A few years ago I joined a company that was in the process of selecting new ERP system. Vendors were usual suspects: consultants peddling SAP, Microsoft, Oracle and some other ERPs. I got to quiz vendors regarding different features and capabilities of the systems they were selling. I wanted to find how how costly integration with my company other enterprise systems would be, and asked every vendor whether their system exposed their functionality as web services. All of them did, of course. Then I asked them what I considered a very logical and simple next question. I told them, since we are going to orchestrate data updates across multiple disparate systems, I needed to know whether their web services supported transaction, like WS-Trasaction from the WS-* stack? I got blank stares and promises to find that out. I asked whether they were ever asked about this before by other enterprise architects, and to my huge surprise all of them said no. I asked how many ERP implementations they had under their belts, and all of them had dozens. Later all vendors got back to me with an astonishing information: none of their systems' web services supported transactions. That meant that garbage data were bound to accumulate over time and nobody even thought that was a problem.
That struck me as very odd and made me think: in my day-to-day life even mid-level developers usually have decent grasp of what transactions are for and often don't need supervision in applying them, as long as we are talking about SQL programming or writing data access layer of business applications. But as soon as people leave database world, somehow even professional enterprise software integrators become completely unconcerned about transactions. That matched my experience of virtually every enterprise system I ever encountered having lots of garbage data in it, requiring lots of effort/money to cleanse data. But the conclusion was inescapable: by and large, as a practical matter, corporations are pretty comfortable with not having transactions guarding integrity of their data. As a matter of fact, companies don't care about their data consistency.

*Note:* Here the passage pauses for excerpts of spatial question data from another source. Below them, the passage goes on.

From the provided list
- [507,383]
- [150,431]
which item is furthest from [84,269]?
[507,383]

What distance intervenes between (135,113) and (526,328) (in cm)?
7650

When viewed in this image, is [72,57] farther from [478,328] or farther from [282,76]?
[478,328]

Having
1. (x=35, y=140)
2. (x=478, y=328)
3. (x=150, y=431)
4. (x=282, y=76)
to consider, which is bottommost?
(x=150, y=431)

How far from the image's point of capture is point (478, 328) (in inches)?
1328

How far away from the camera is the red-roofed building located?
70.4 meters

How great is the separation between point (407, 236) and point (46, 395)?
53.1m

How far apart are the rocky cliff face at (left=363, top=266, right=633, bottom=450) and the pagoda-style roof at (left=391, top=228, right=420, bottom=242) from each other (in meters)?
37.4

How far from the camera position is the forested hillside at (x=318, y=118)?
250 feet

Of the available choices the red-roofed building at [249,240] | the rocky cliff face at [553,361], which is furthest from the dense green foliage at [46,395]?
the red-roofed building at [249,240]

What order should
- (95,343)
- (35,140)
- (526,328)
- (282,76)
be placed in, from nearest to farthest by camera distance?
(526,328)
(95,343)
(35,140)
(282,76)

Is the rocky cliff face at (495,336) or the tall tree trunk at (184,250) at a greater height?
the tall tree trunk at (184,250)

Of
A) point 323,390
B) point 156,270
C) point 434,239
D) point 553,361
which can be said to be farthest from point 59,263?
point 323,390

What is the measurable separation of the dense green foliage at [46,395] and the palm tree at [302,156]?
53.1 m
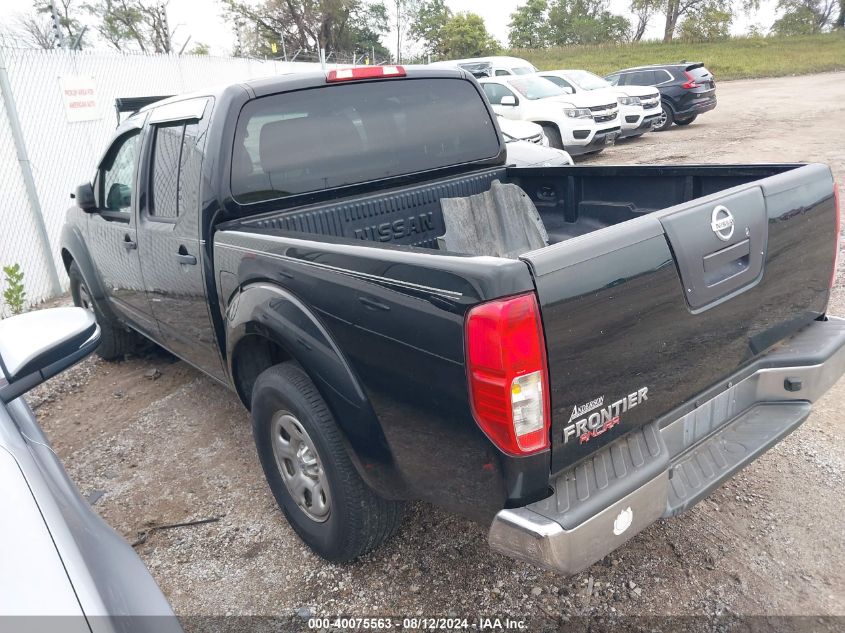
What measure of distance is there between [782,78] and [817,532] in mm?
35954

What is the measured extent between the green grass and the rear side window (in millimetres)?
36942

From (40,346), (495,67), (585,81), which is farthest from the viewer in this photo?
(495,67)

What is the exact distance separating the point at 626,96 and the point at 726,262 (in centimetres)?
1512

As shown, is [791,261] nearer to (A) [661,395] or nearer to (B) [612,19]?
(A) [661,395]

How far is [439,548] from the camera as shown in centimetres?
286

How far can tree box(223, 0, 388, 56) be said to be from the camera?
4544cm

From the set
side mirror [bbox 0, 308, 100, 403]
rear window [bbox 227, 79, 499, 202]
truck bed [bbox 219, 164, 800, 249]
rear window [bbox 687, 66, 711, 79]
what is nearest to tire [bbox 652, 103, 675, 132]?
rear window [bbox 687, 66, 711, 79]

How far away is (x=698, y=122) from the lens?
750 inches

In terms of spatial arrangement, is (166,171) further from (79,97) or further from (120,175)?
(79,97)

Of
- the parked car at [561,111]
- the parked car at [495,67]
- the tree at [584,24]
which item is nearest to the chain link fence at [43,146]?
the parked car at [561,111]

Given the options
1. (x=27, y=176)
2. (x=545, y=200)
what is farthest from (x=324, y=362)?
(x=27, y=176)

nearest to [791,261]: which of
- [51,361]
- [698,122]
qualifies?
[51,361]

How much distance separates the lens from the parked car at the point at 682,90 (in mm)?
17578

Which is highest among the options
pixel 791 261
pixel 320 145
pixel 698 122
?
pixel 320 145
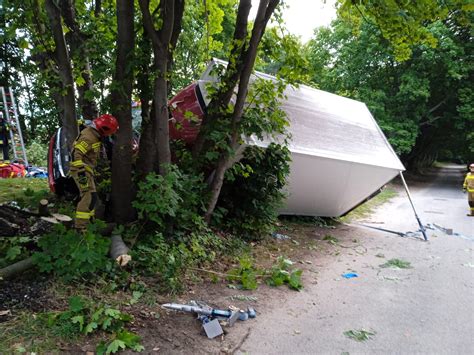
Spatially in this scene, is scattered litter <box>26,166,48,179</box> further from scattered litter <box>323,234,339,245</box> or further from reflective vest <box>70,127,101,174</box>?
scattered litter <box>323,234,339,245</box>

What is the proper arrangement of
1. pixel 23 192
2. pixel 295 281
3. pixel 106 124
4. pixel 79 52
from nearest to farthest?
1. pixel 106 124
2. pixel 295 281
3. pixel 79 52
4. pixel 23 192

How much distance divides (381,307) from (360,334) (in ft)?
2.71

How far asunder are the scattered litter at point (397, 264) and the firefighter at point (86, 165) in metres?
4.46

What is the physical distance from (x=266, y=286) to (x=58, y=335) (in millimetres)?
2478

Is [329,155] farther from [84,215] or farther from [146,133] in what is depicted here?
[84,215]

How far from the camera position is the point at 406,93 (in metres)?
20.1

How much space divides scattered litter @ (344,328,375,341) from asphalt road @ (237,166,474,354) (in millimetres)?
49

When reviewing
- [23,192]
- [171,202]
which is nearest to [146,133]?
[171,202]

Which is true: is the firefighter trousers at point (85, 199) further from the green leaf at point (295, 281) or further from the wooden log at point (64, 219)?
the green leaf at point (295, 281)

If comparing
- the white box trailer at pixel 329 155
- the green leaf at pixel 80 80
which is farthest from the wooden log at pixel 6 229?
the white box trailer at pixel 329 155

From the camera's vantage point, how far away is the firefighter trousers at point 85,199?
4.53m

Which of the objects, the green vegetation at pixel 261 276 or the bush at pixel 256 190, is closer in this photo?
the green vegetation at pixel 261 276

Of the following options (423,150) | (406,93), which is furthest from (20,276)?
(423,150)

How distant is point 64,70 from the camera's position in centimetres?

Now, my thinking went like this: if people voluntarily give up transactions without getting anything in return, what can be gained if transactions are avoided not by neglect, but instead, by design? Well, if we believe CAP theorem, letting go of data consistency should let us gain high availability and partition tolerance, which translates into high scalability. And, ladies and gentlemen, that's what "big data" management systems offer: high scalability and high availability if you can deal with eventual consistency of data. And since lots of companies are not even trying to achieve data consistency, switching to NoSQL-based "big data" platforms becomes a no-brainer.
Now, NoSQL and "big data" have becomes such an incredibly abused buzzwords, that I need to stop for a moment and state that, for example, MongoDB, in my opinion, although a very fast NoSQL data management system, is not necessarily a *bit data* system, because it was not designed to be one - it was built for speed and sacrificed parts of CAP to achieve high performance. Then let's look at Hadoop. No question that's a big data management system. But the main problem is that it's not for on-line data processing - it's strictly batch processing using map/reduce approach. And if you want to set up Hadoop cluster, it's a pretty expensive proposition.
All that said, I argue that first truly useful general-purpose big data on-line processing data management system was Amazon AWS DynamoDB. It has eventual consistency, no transactions, limited returned data set size, and other limitations, but it scales in a nearly linear manner. Then Microsoft came up with Azure Tables and now Document Database. Even though you may say that eventual consistency in not really what data online processing is, I say these systems latency is tolerable enough that these systems could be considered pseudo-online.
Now lets review the landscape again: transactions are abandoned, non-transactional highly-scalable data management systems are available as a part of PaaS stacks from Amazon and Microsoft, so... there is pretty much no reason to have your data processing strategy depend completely on ACID databases. Moreover, if we, developers, train ourselves to deal with more complex DAL tiers underpinned by Azure and AWS eventually-consistent big data engines, there is no real reason to use ACID databases as a default position, which is equal to "everyone, to the cloud!"